> Task objective: Transcribe the records that follow. Keep every word exactly, and drop the pictures.

> Record excerpts:

--------------------

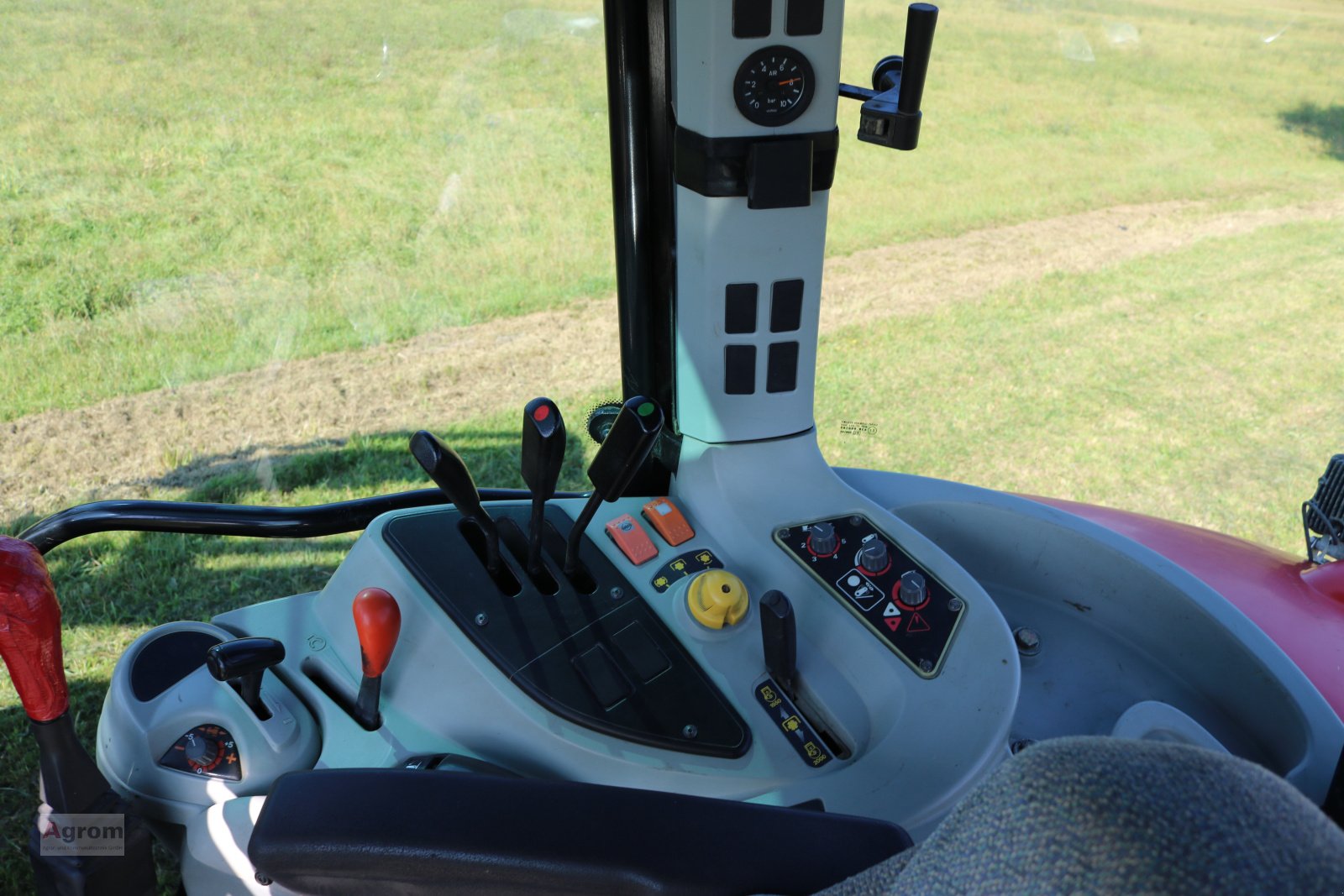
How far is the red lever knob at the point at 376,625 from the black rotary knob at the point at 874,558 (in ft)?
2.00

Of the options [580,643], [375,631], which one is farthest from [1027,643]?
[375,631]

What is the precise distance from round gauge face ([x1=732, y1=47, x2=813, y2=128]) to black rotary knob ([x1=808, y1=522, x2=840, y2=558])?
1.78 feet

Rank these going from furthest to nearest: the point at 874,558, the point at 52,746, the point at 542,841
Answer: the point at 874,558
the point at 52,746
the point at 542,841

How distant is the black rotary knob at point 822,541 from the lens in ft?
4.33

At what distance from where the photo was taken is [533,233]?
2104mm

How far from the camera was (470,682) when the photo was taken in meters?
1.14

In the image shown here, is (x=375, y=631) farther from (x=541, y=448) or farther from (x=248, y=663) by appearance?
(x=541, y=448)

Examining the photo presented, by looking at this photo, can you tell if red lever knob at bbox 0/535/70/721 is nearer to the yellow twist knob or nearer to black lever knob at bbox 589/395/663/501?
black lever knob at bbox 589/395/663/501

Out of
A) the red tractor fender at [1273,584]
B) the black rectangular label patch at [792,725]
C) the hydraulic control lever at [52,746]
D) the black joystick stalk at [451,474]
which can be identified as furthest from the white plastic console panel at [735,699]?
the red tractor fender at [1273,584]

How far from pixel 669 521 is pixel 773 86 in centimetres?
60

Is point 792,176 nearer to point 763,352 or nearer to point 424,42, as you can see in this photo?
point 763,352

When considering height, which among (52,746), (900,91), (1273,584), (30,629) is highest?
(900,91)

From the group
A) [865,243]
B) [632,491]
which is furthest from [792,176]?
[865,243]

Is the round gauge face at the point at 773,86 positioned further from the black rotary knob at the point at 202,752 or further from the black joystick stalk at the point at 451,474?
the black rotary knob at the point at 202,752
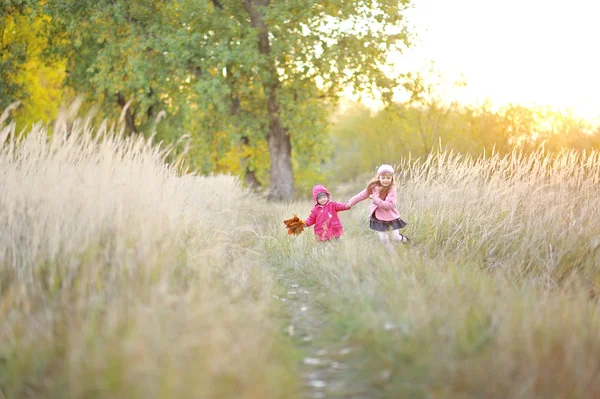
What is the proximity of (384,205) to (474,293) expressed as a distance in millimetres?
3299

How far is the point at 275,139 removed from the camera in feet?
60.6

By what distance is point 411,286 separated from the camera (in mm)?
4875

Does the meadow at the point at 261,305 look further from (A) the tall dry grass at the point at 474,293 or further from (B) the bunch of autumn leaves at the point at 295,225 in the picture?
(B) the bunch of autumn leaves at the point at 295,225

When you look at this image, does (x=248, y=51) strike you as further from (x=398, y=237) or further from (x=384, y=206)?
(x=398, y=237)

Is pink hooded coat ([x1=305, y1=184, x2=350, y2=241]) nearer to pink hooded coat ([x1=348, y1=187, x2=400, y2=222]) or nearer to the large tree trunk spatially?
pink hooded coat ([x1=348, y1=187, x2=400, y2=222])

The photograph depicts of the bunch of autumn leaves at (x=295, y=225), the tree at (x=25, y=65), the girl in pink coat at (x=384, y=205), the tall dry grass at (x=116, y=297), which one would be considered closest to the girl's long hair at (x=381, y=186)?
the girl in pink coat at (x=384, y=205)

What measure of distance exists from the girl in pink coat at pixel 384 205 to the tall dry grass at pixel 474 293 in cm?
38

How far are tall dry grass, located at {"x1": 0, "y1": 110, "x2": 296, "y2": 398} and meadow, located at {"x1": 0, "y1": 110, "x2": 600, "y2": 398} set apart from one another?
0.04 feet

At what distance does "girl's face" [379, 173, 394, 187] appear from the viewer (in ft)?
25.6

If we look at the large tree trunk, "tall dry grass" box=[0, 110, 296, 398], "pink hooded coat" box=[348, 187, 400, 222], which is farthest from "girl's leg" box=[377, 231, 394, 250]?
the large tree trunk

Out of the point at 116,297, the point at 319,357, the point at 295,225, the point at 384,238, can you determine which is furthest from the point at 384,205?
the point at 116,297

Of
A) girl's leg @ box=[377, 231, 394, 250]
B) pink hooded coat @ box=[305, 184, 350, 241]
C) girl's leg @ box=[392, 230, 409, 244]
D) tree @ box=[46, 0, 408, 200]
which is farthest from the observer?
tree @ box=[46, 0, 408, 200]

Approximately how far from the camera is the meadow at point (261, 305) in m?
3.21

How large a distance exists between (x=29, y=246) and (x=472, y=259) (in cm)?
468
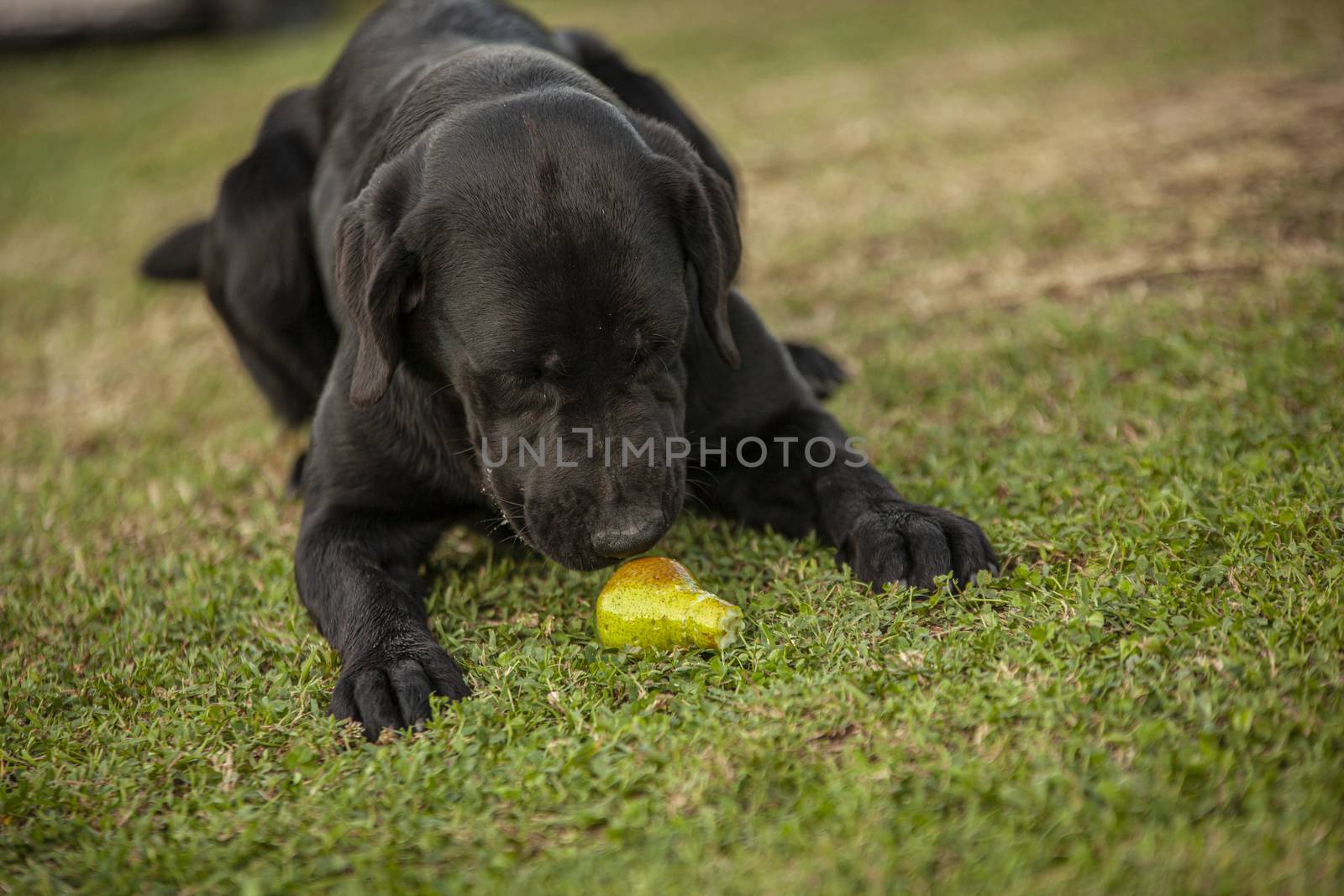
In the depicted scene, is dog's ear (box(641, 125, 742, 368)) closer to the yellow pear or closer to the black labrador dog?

--------------------

> The result:
How far is the red lever knob at the point at 376,625 from the black rotary knob at the point at 874,558 (in ft)?
2.00

Of the options [580,643], [375,631], which one is farthest from [1027,643]?
[375,631]

What is the precise distance from round gauge face ([x1=732, y1=47, x2=813, y2=128]) to black rotary knob ([x1=808, y1=522, x2=840, y2=558])?
1.78 feet

Rank these going from furthest to nearest: the point at 874,558, the point at 52,746, the point at 542,841
Answer: the point at 874,558
the point at 52,746
the point at 542,841

How distant is the black rotary knob at point 822,541 from the lens in ft?
4.33

At what distance from where the photo was taken is [533,233]?
2104mm

How far from the camera was (470,682) when the photo was taken in meters?
1.14

In the image shown here, is (x=375, y=631) farther from (x=541, y=448) or farther from (x=248, y=663) by appearance?
(x=541, y=448)

Examining the photo presented, by looking at this photo, can you tell if red lever knob at bbox 0/535/70/721 is nearer to the yellow twist knob or nearer to black lever knob at bbox 589/395/663/501?
black lever knob at bbox 589/395/663/501

Out of
A) the red tractor fender at [1273,584]
B) the black rectangular label patch at [792,725]
C) the hydraulic control lever at [52,746]
D) the black joystick stalk at [451,474]
which can be identified as furthest from the white plastic console panel at [735,699]?
the red tractor fender at [1273,584]

How far from pixel 669 521 is pixel 773 86 in centimetres?
60

Is point 792,176 nearer to point 763,352 or nearer to point 424,42, as you can see in this photo?
point 763,352

When considering height, which among (52,746), (900,91), (1273,584), (30,629) is highest?
(900,91)

From the group
A) [865,243]
B) [632,491]
which is furthest from [792,176]?
[865,243]

Is the round gauge face at the point at 773,86 positioned further from the black rotary knob at the point at 202,752 or further from the black joystick stalk at the point at 451,474?
the black rotary knob at the point at 202,752
What is the proximity of (384,205) to (474,293) expressed as a distance in millimetres?
3299

How far is the point at 275,139 removed from the camera in feet?
60.6

By what distance is point 411,286 separated from the camera (in mm)?
4875

Does the meadow at the point at 261,305 look further from (A) the tall dry grass at the point at 474,293 or further from (B) the bunch of autumn leaves at the point at 295,225 in the picture?
(B) the bunch of autumn leaves at the point at 295,225

When you look at this image, does (x=248, y=51) strike you as further from (x=398, y=237) or further from (x=384, y=206)?
(x=398, y=237)

Is pink hooded coat ([x1=305, y1=184, x2=350, y2=241]) nearer to pink hooded coat ([x1=348, y1=187, x2=400, y2=222]) or nearer to the large tree trunk spatially?
pink hooded coat ([x1=348, y1=187, x2=400, y2=222])

The photograph depicts of the bunch of autumn leaves at (x=295, y=225), the tree at (x=25, y=65), the girl in pink coat at (x=384, y=205), the tall dry grass at (x=116, y=297), which one would be considered closest to the girl's long hair at (x=381, y=186)?
the girl in pink coat at (x=384, y=205)

What measure of distance exists from the girl in pink coat at pixel 384 205 to the tall dry grass at pixel 474 293 in cm?
38

How far are tall dry grass, located at {"x1": 0, "y1": 110, "x2": 296, "y2": 398} and meadow, located at {"x1": 0, "y1": 110, "x2": 600, "y2": 398} set apart from one another?
0.04 feet

At what distance does "girl's face" [379, 173, 394, 187] appear from the viewer (in ft)?
25.6

If we look at the large tree trunk, "tall dry grass" box=[0, 110, 296, 398], "pink hooded coat" box=[348, 187, 400, 222], which is farthest from "girl's leg" box=[377, 231, 394, 250]?
the large tree trunk

Out of the point at 116,297, the point at 319,357, the point at 295,225, the point at 384,238, can you determine which is furthest from the point at 384,205?
the point at 116,297

Of
A) girl's leg @ box=[377, 231, 394, 250]
B) pink hooded coat @ box=[305, 184, 350, 241]
C) girl's leg @ box=[392, 230, 409, 244]
D) tree @ box=[46, 0, 408, 200]
which is farthest from the observer?
tree @ box=[46, 0, 408, 200]

Approximately how far from the camera is the meadow at point (261, 305) in m?
3.21

How large a distance exists between (x=29, y=246) and (x=472, y=259) (in cm)?
468
In the depicted scene, is dog's ear (box(641, 125, 742, 368)) closer to the yellow pear or closer to the black labrador dog?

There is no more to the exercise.